Most are still built this way. The problem is that any changes require updating and re-deploying the server-side application — an unacceptable disruption in today’s fast-paced digital world, where immediacy and perfect functionality are considered basic requirements.

In the early 2000s, service-oriented architecture (SOA) emerged as a solution. By separating functions into distinct units that communicate over a network, developers gained greater flexibility and interoperability between programmes. But SOAs proved difficult to work with, requiring heavyweight APIs and multiple layers that were often riddled with incompatibilities. Though they didn’t solve the problem, SOAs opened the door to new enterprise IT solutions — cloud computing, for one. And it ultimately led researchers at Hewlett Packard Labs, charged with making code less brittle and more robust to change, to pioneer the first micro service architecture (MSA).

Keeping enterprises nimble and responsive

The main difference between an MSA and SOA is scale. Micro services are more granular, keeping protocols lightweight for fast and easy communication. And they’re succeeding where other service-based models have previously failed.

Their biggest benefit is accessibility. Micro services rely primarily on the well-known JSON/REST interface, with straightforward authentication via API keys — usually HTTP or OAuth. Easy to build and deploy, they’re a welcome balm to harried developers struggling to keep up with business software needs.

Micro services help enterprises stay competitive with:

Minimal service disruptions. Because they operate independently from each other, micro services can fail without breaking the whole system.

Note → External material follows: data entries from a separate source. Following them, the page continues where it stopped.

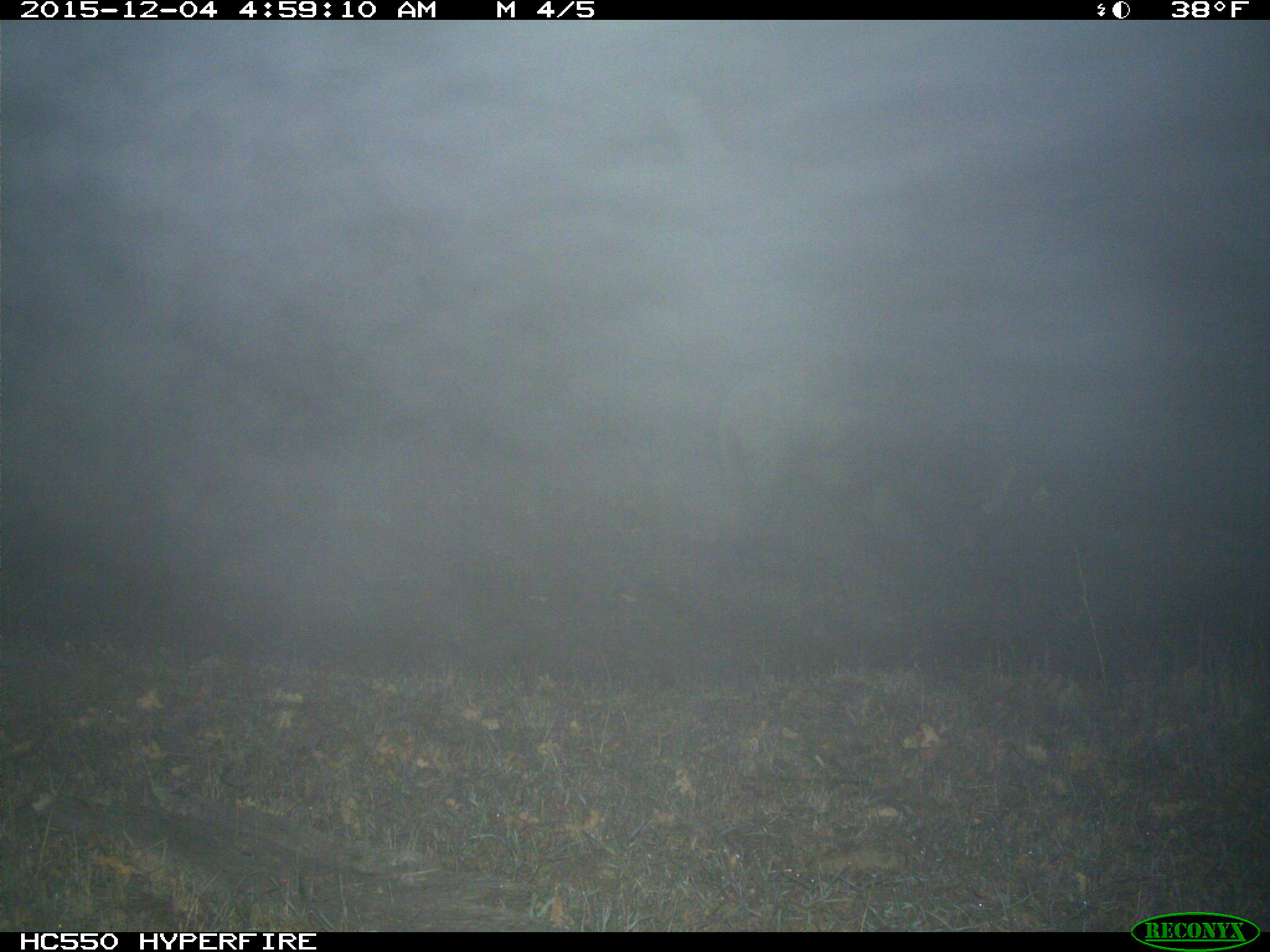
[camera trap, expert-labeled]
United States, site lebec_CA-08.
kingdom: Animalia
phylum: Chordata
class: Mammalia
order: Artiodactyla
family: Suidae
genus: Sus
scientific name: Sus scrofa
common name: wild boar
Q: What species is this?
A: Sus scrofa (wild boar).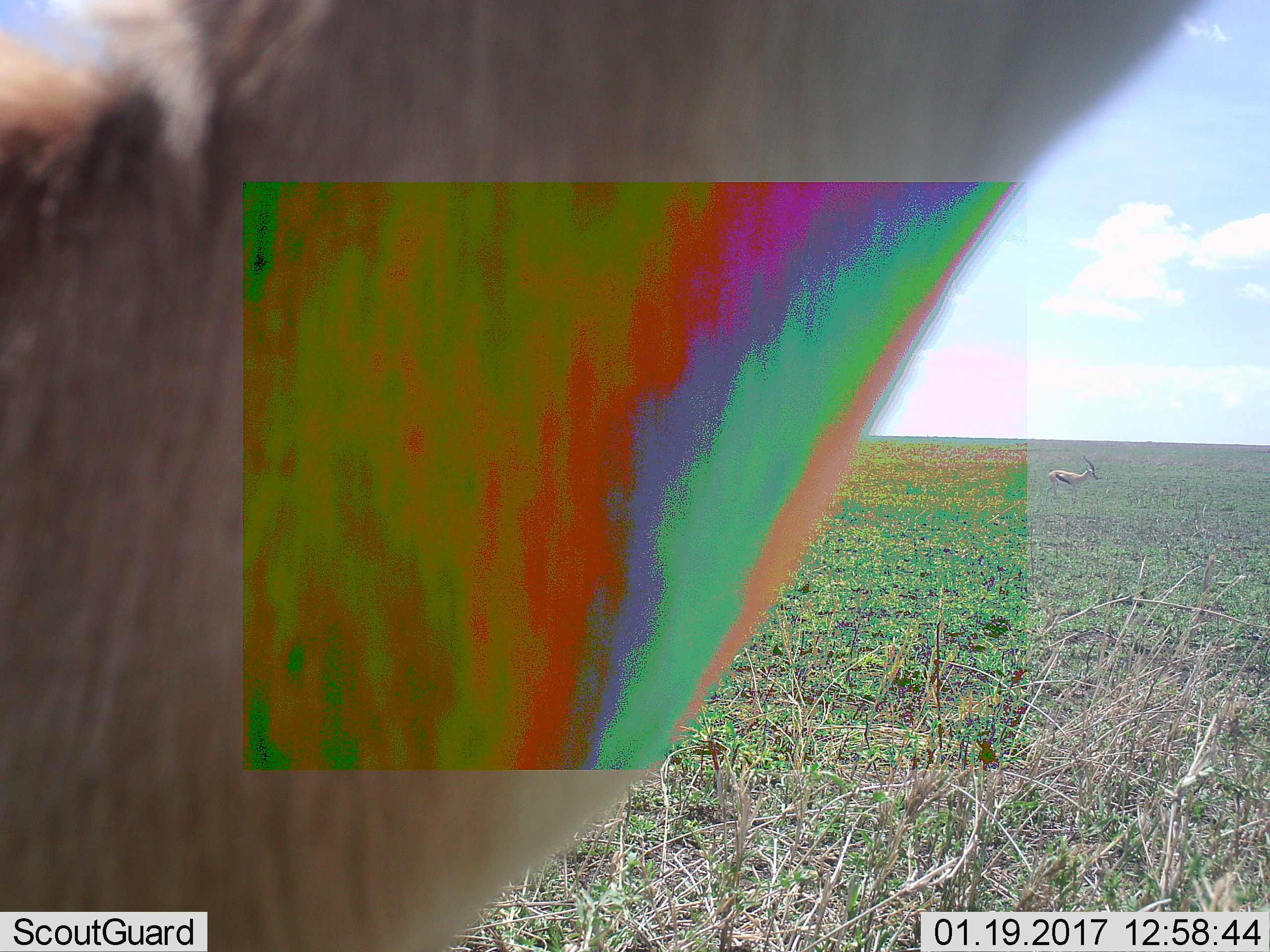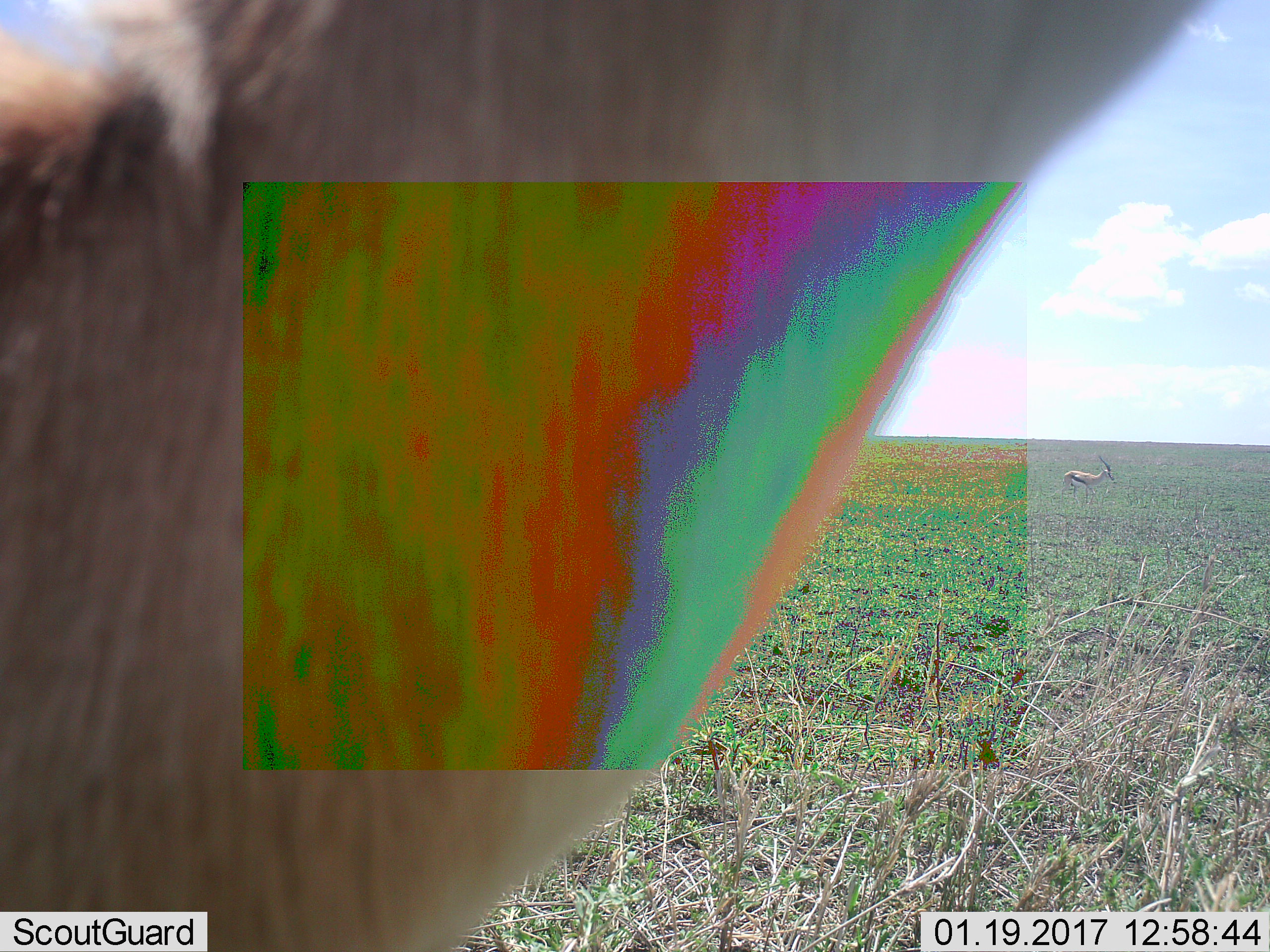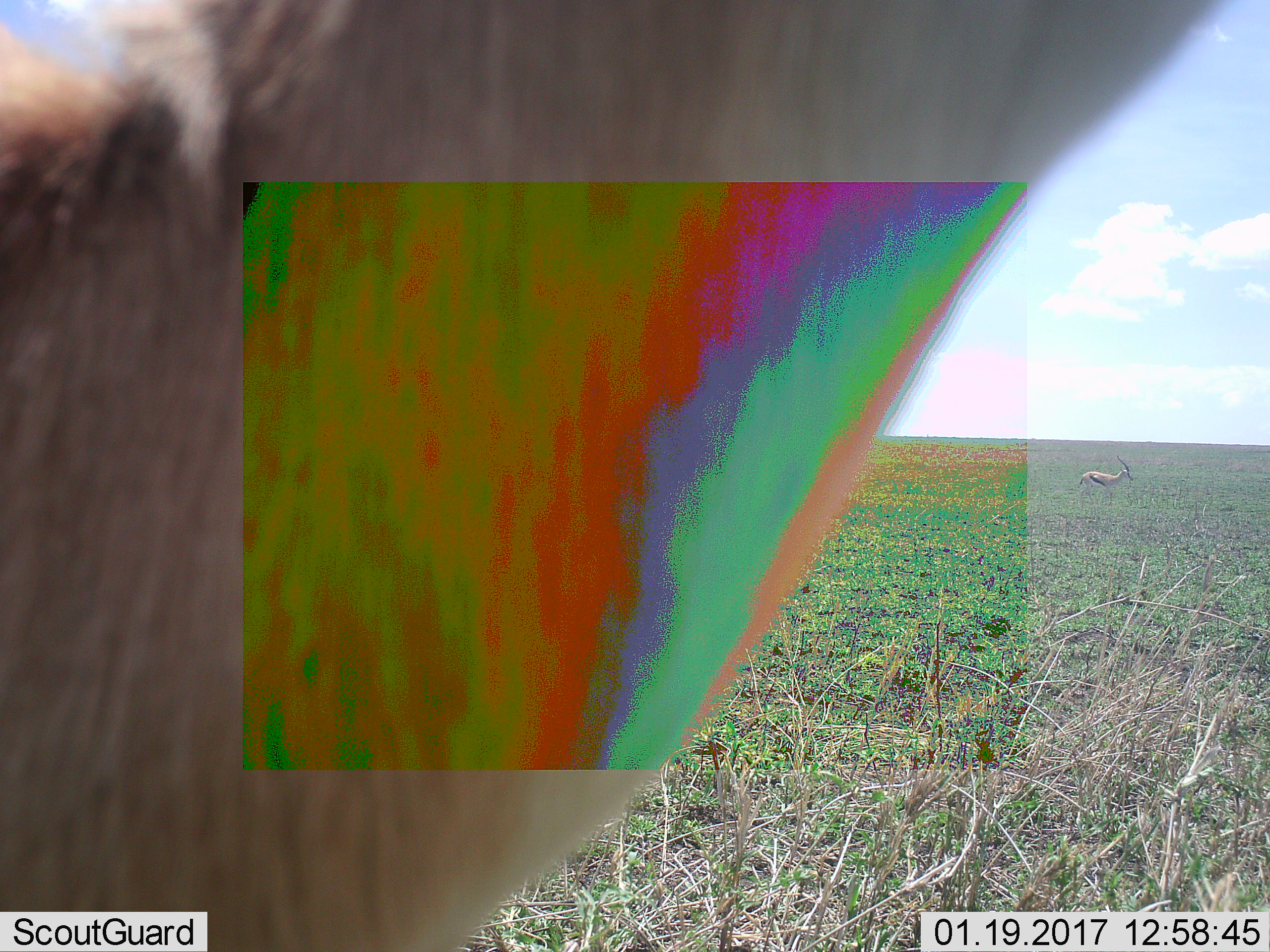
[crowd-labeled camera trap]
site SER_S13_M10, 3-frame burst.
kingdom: Animalia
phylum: Chordata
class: Mammalia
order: Artiodactyla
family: Bovidae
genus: Eudorcas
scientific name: Eudorcas thomsonii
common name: thomson's gazelle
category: gazellethomsons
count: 2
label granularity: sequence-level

The problematic unit simply bows out while the rest of the soldiers keep marching. They can also be maintained individually, without updating the entire system just to change one set of functions. This allows developers to easily fix bugs and add features without frustrating users.

Incredible flexibility. Micro services aren’t tied to any specific language or platform. They’re free agents that can quickly adapt to fit a system’s evolving needs. That leaves developers free to choose whatever framework is best suited to the project, rather than sticking to one-size-fits-all standards such as XML or SOAP.

More cohesion, less coupling. The more interdependent (or coupled) a system’s parts are, the more difficult it is to use, test, and maintain. Micro services are loosely coupled yet form a cohesive whole, creating a more robust and reliable system.

Easy data retrieval. A micro service can exchange information with any other service in the network — no human interaction or changes to the underlying programme required.